On 12/23/24 22:56, Darrick J. Wong wrote:
> On Fri, Dec 20, 2024 at 10:32:51AM +0530, Nirjhar Roy wrote:
>> On 12/19/24 22:57, Darrick J. Wong wrote:
>>> On Thu, Dec 19, 2024 at 08:43:36PM +0530, Nirjhar Roy wrote:
>>>> On Mon, 2024-12-16 at 18:08 -0800, Catherine Hoang wrote:
>>>>> Add a test to validate the new atomic writes feature.
>>>>>
>>>>> Signed-off-by: Catherine Hoang <catherine.hoang@oracle.com>
>>>>> ---
>>>>>    common/rc         | 14 ++++++++
>>>>>    tests/xfs/611     | 81
>>>>> +++++++++++++++++++++++++++++++++++++++++++++++
>>>>>    tests/xfs/611.out |  2 ++
>>>> Now that ext4 also has support for block atomic writes, do you think it
>>>> appropritate to put it under generic?
> Yeah, it ought to be a generic test.
>
>>>>>    3 files changed, 97 insertions(+)

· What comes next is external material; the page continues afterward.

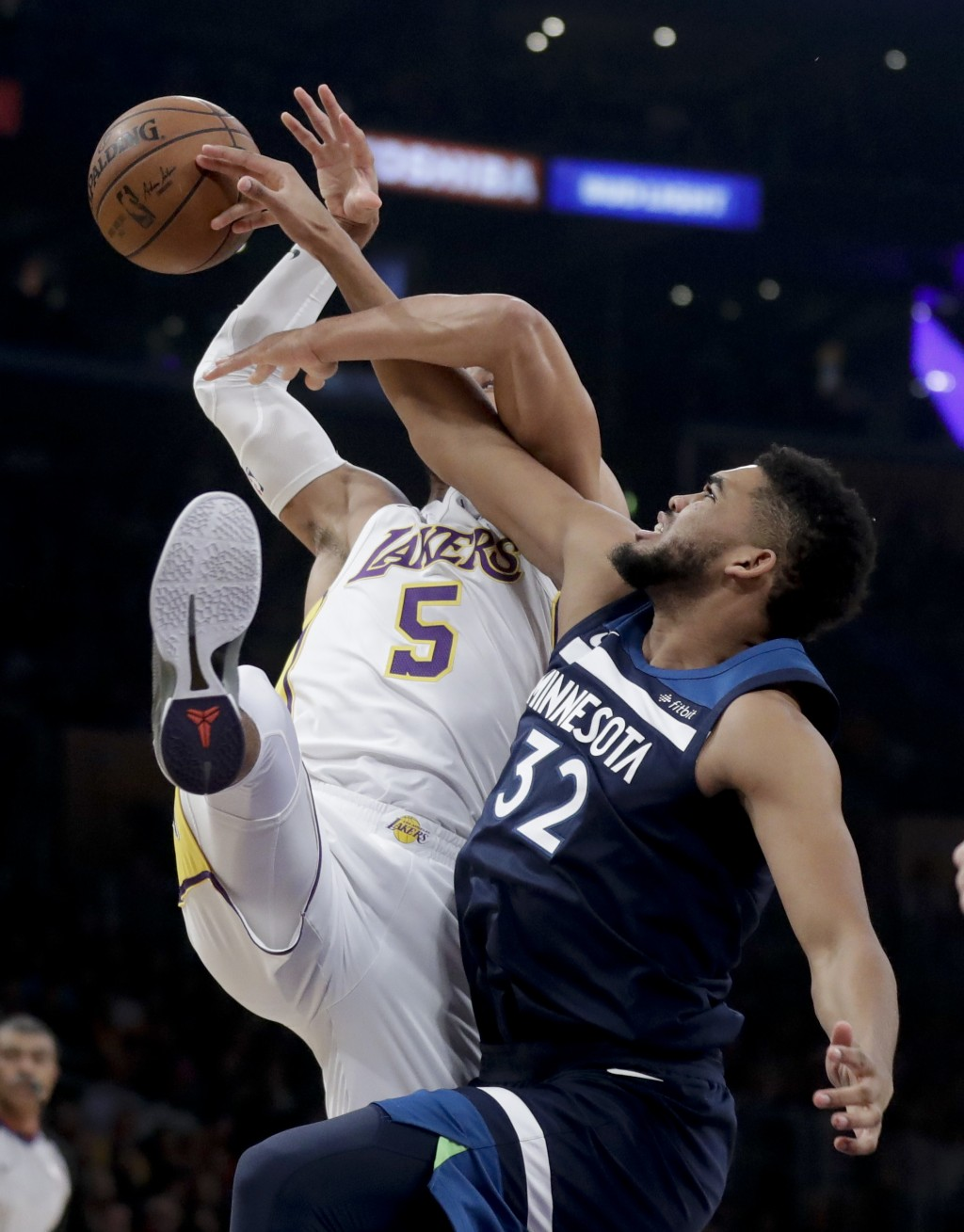 Minnesota Timberwolves center Karl-Anthony Towns, right, battles for a rebound with Los Angeles Lakers guard Josh Hart during the first half of an NBA...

>>>>>    create mode 100755 tests/xfs/611
>>>>>    create mode 100644 tests/xfs/611.out
>>>>>
>>>>> diff --git a/common/rc b/common/rc
>>>>> index 2ee46e51..b9da749e 100644
>>>>> --- a/common/rc
>>>>> +++ b/common/rc
>>>>> @@ -5148,6 +5148,20 @@ _require_scratch_btime()

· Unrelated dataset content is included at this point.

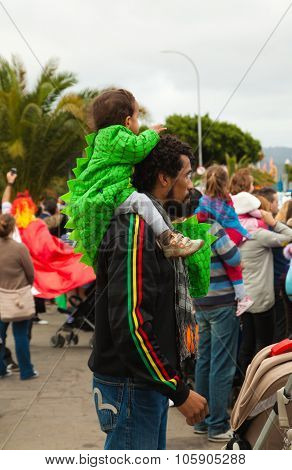 Santa Cruz, Spain - February 12: Dressed-up Child On Father's Shoulders Awaiting  The Parade For One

>>>>>    	_scratch_unmount
>>>>>    }
>>>>> +_require_scratch_write_atomic()
>>>>> +{
>>>>> +	_require_scratch
>>>>> +	_scratch_mkfs > /dev/null 2>&1
>>>>> +	_scratch_mount
>>>> Minor: Do we need the _scratch_mount and _scratch_unmount? We can
>>>> directly statx the underlying device too, right?

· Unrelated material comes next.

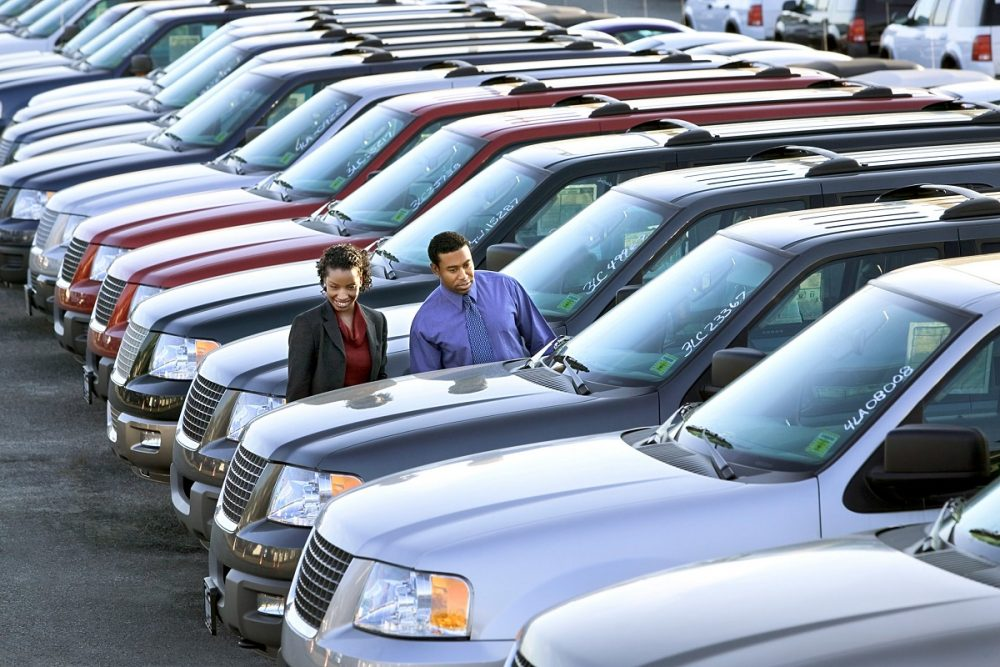 new cars parked on a dealership lot with a man and woman browsing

>>> Yes, we need the scratch fs, because the filesystem might not support
>>> untorn writes even if the underlying block device does.  Or it can
>>> decide to constrain the supported io sizes.
>> Oh, right. We need both the file system and the device to support the atomic
>> write feature.
>>>>> +
>>>>> +	export STATX_WRITE_ATOMIC=0x10000
>>>>> +	$XFS_IO_PROG -c "statx -r -m $STATX_WRITE_ATOMIC" $SCRATCH_MNT
>>>>> \
>>>>> +		| grep atomic >>$seqres.full 2>&1 || \
>>>>> +		_notrun "write atomic not supported by this filesystem"
>>>> Are we assuming that the SCRATCH_DEV supports atomic writes here? If
>>>> not, do you think the idea of checking if the underlying device
>>>> supports atomic writes will be appropriate here?
>>>>
>>>> I tried running the test with a loop device (with no atomic writes
>>>> support) and this function did not execute _notrun. The test did fail
>>>> expectedly with "atomic write min 0, should be fs block size 4096".
>>> Oh, yeah, awu_min==awu_max==0 should be an automatic _notrun.
>> Yes.
>>>> However, the test shouldn't have begun or reached this stage if the
>>>> underlying device doesn't support atomic writes, right?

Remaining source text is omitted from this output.